The writing is good. Most of the characterization is done well; particularly the females, who tend towards feistiness. However not enough attention is paid to the villains, who spend most of their time off-stage; as a result we hardly get to know them. Cazaril is perhaps too passive at first, though not without some excuse; and he tends to alternate too quickly between physical infirmity and combat readiness. Still, he provides nice touches of slightly sardonic humor.
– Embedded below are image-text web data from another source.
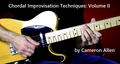 Chordal Improvisation Techniques - Vol. 2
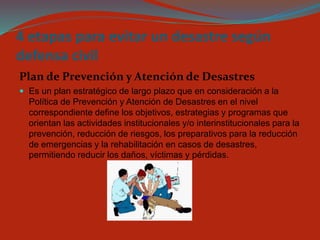 4 etapas para evitar un desastre según defensa civil 
Plan de Prevención y Atención de Desastres 
Es un plan estratégico de largo plazo que en consideración a la Política de Prevención y Atención de Desastres en el nivel correspondiente define los objetivos, estrategias y programas que orientan las actividades institucionales y/o interinstitucionales para la prevención, reducción de riesgos, los preparativos para la reducción de emergencias y la rehabilitación en casos de desastres, permitiendo reducir los daños, víctimas y pérdidas.  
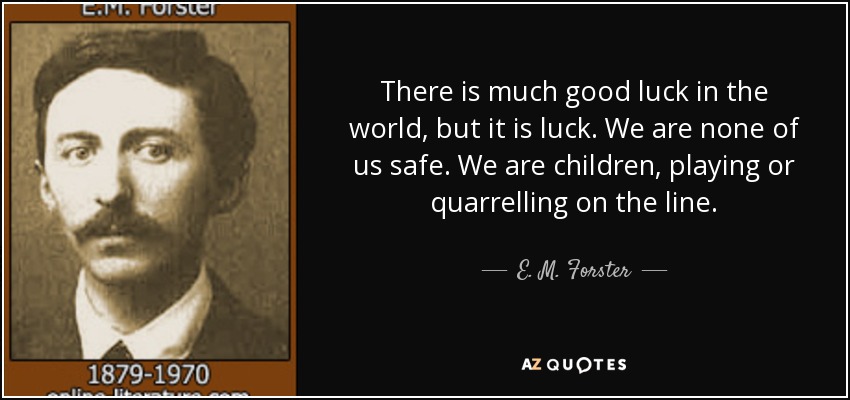 There is much good luck in the world, but it is luck. We are none of us safe. We are children, playing or quarrelling on the line. - E. M. Forster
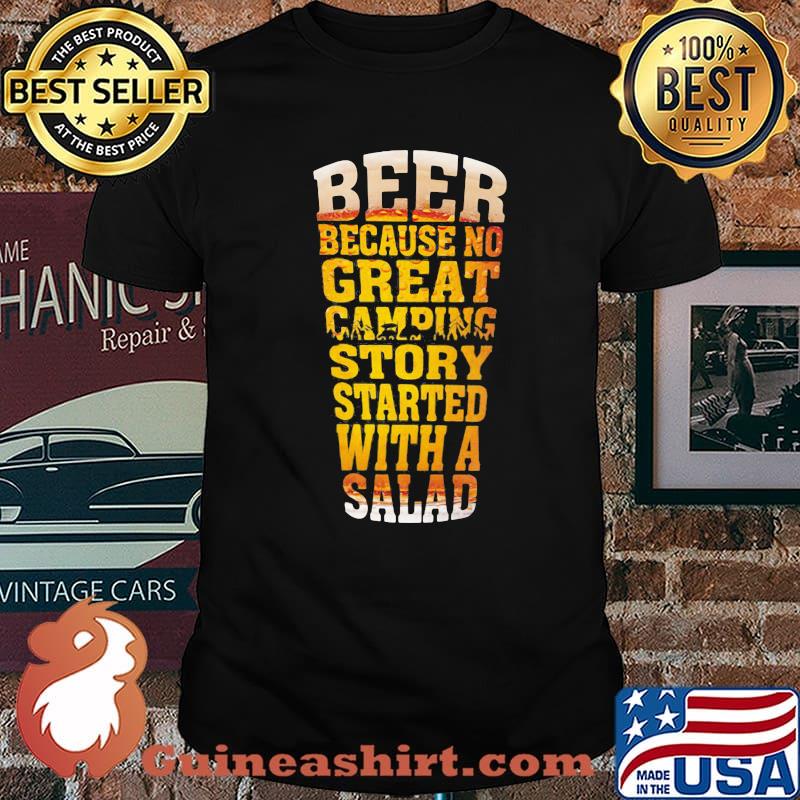 Beer Because No Great Camping Story Stared With A Salad Shirt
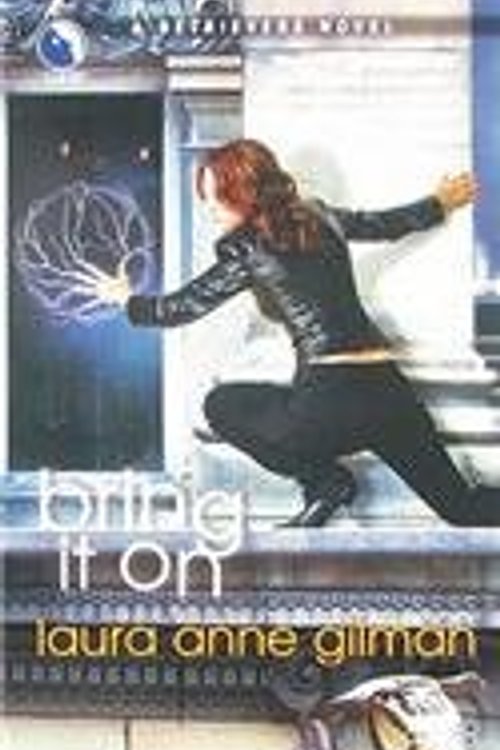 Cover Art for 9781921533433, Bring It On by Laura Anne Gilman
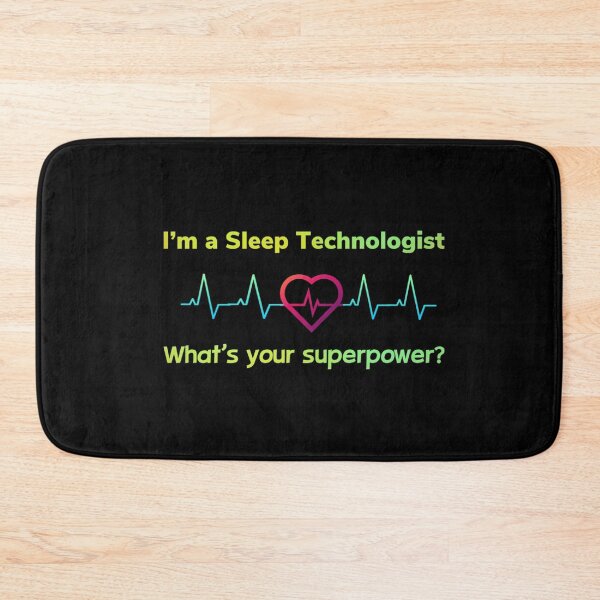 Item preview, I’m a sleep technologist  designed and sold by Sleepygirl2010.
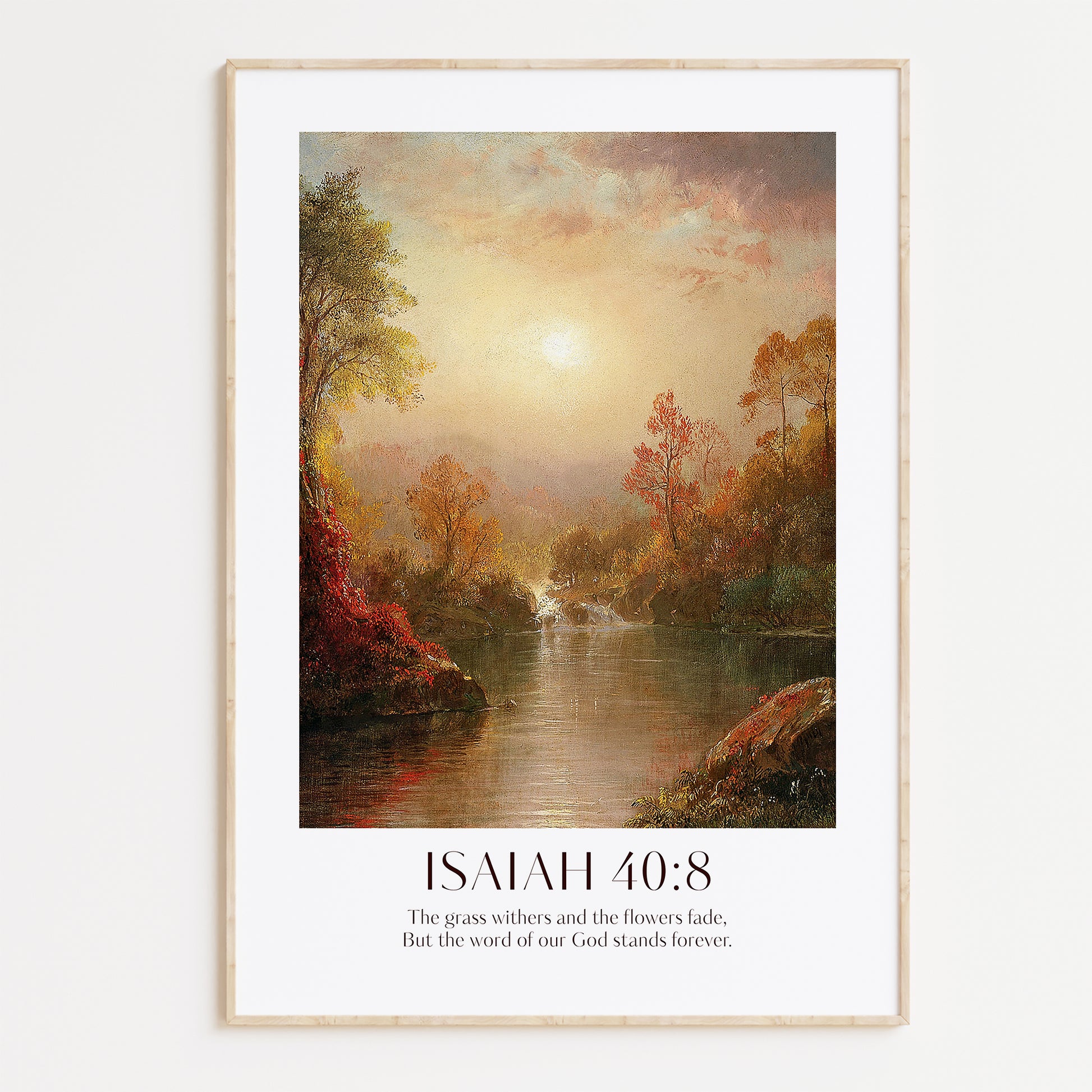 Isaiah 40-8, The grass withers and the flowers fade But the word of our God stands forever Framed Print. High-quality Christian Thanksgiving Seasonal Home Decor. Christian Wall Art Gift.
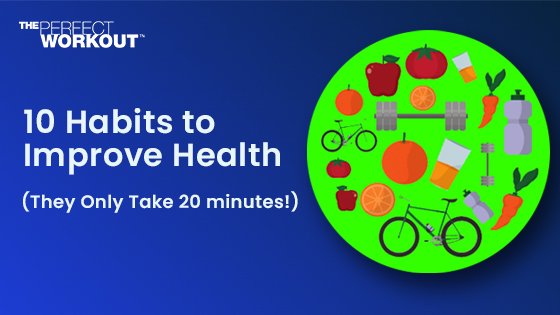 10 healthy habits to improve health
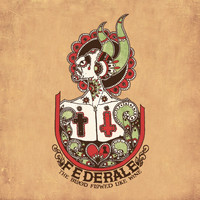 Federale - The Blood Flowed Like Wine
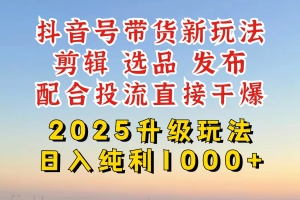 抖音带货2025升级新玩法,超详细实操来袭,从起号到剪辑,再到选品,配…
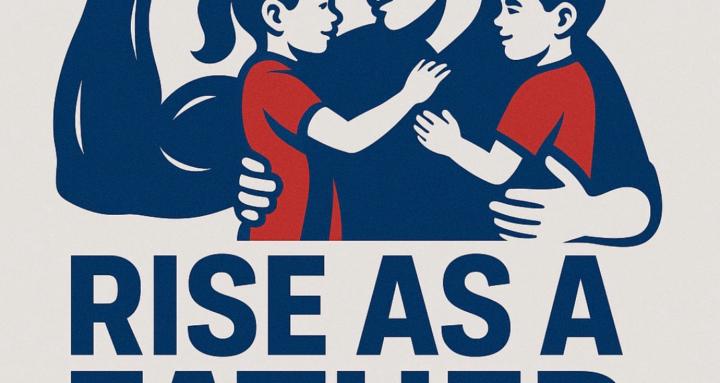 Rise as a Father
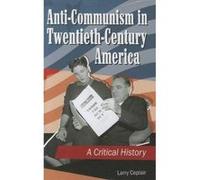Anti-Communism in Twentieth-Century America - [Version Originale] Larry Ceplair (Auteur)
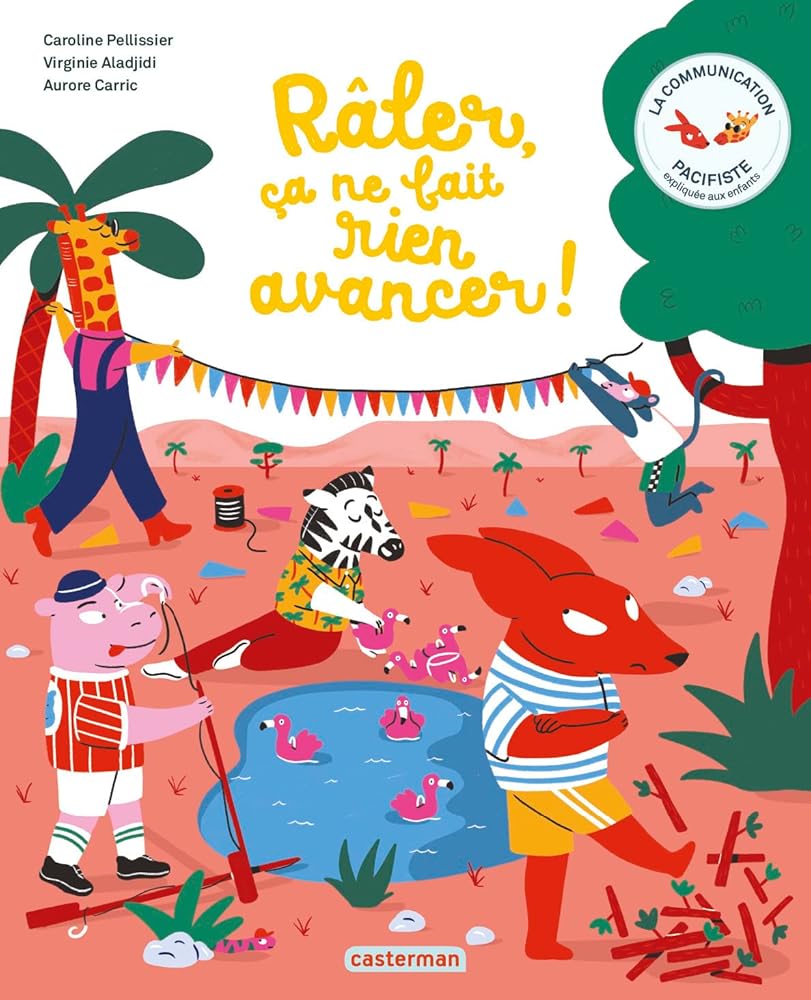 La communication pacifiste - Râler, ça ne fait rien avancer ! cover image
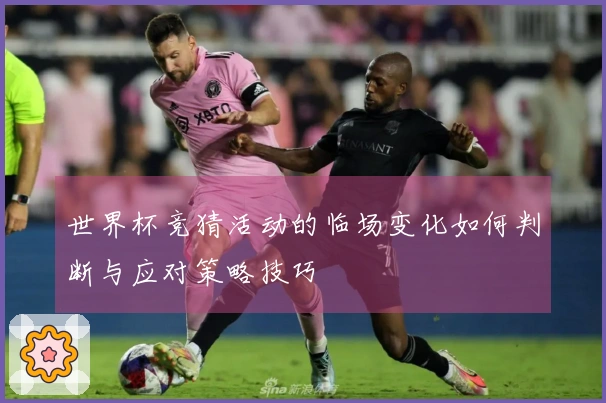 世界杯竞猜活动的临场变化如何判断与应对策略技巧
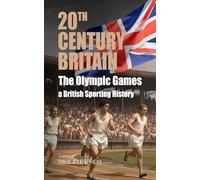 The Olympic Games: A British Sporting History (Britain in the 20th Century)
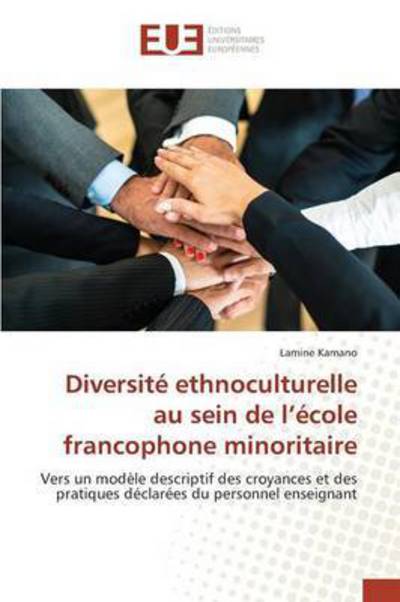 Cover for Kamano Lamine · Diversite Ethnoculturelle Au Sein De L'ecole Francophone Minoritaire (Paperback Book) (2018)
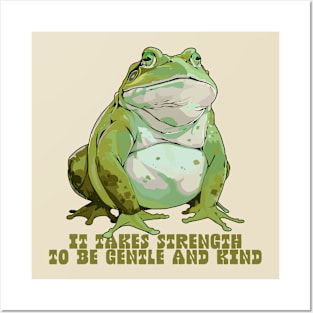 It takes strength to be gentle and kind  - Cute Frog Design Posters and Art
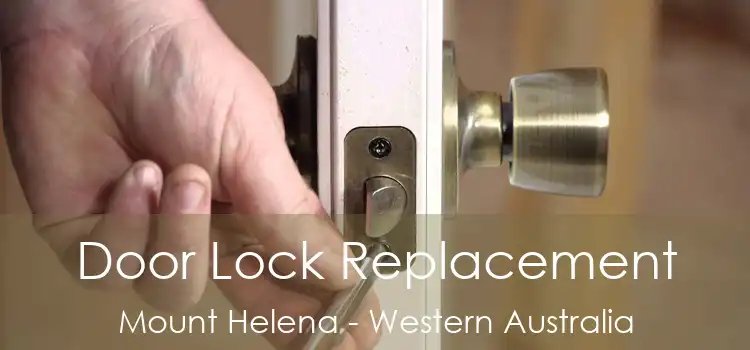 Door Lock Replacement Mount Helena - Western Australia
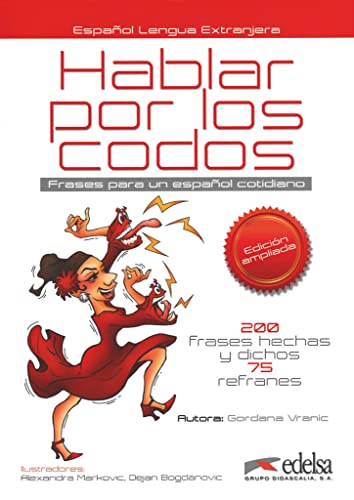 Hablar por los codos - Frases para un español cotidiano - Edición 2016 - B1: Buch
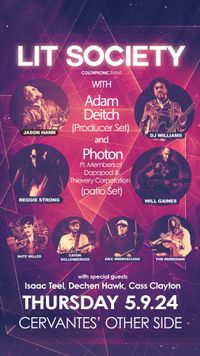 LIT SOCIETY W/ ADAM DEITCH (PRODUCER SET), PHOTON (PATIO SET)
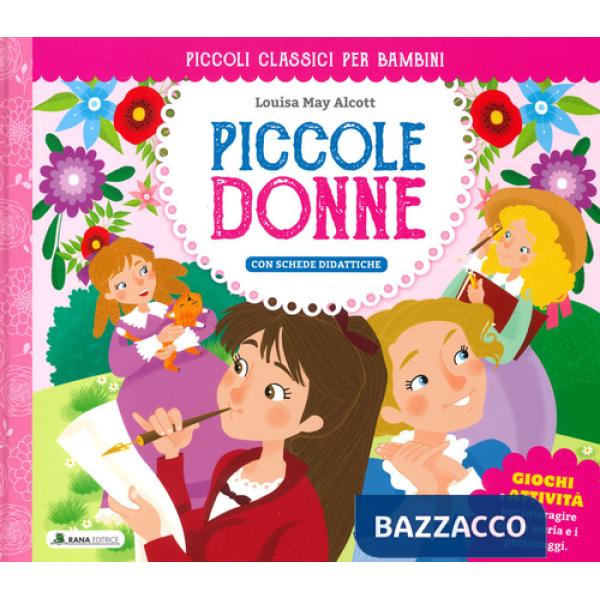 Piccole donne. Ediz. a colori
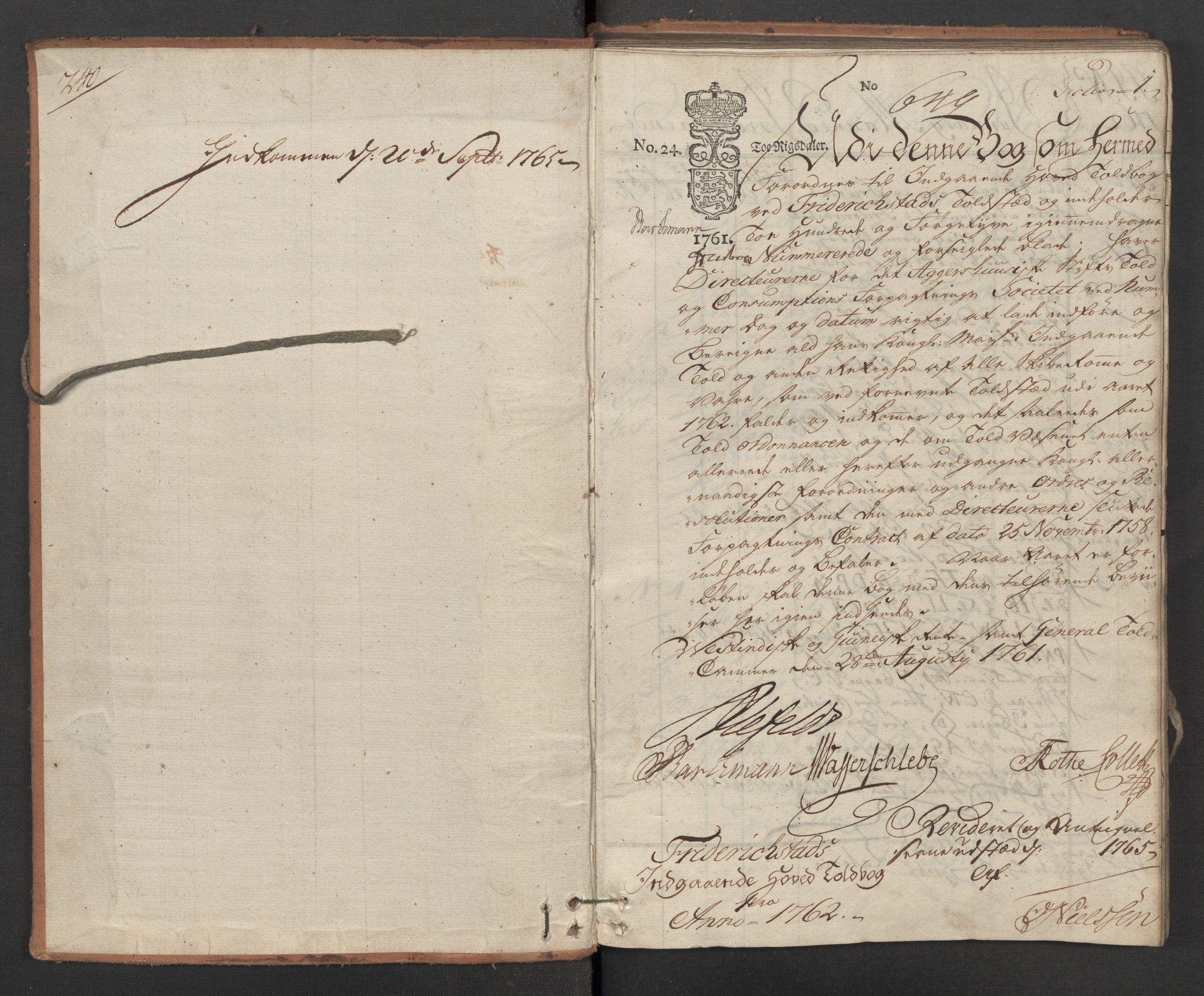 Generaltollkammeret, tollregnskaper, AV/RA-EA-5490/R02/L0034/0001: Tollregnskaper Fredrikstad / Inngående hovedtollbok, 1762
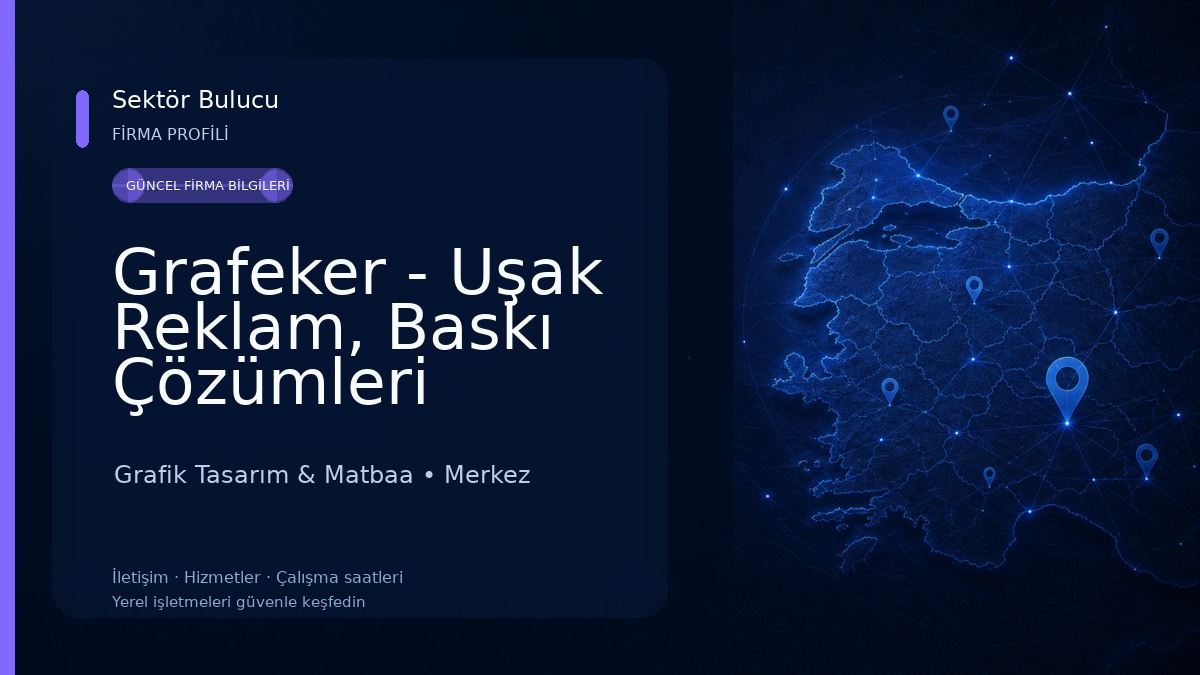 Grafeker - Uşak Reklam, Baskı Çözümleri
The plot is very reasonable overall, though there are a couple of facets that are a little predictable; and Cazeril has one, rather clumsy, “Oops, I’d forgotten that” moment. A reason for the curse’s existence is provided, though it’s a bit tenuous; but no explanation is offered for how the Royals came to know about it.

A good feature of the book that I’ve not so far mentioned is the theology. There are five deities, one for each season plus a spare. At first they seem to be just an excuse for festivals and a convenient source of swearwords; but then their importance becomes more evident. They function at funerals by affecting the behavior of sacred animals. It transpires that this is normally the limit of their influence in the world; but if a man happens to be in the right frame of mind and so chooses, he can become a god-touched ‘saint’, a medium through whom a god can act to change the world. This concept is a good method of constraining the gods, though I’d have liked it to have been made clearer why more priests are not affected. Tangential to this, for extramundane reasons Cazaril acquires a tumour which may contain human body parts. You probably thought Bujold was making it up; no, such tumours do exist in reality (though for different reasons!).

In summary, this is an engrossing, well-written fantasy. Though short of perfection, it’s certainly a book you’ll want to keep and read again.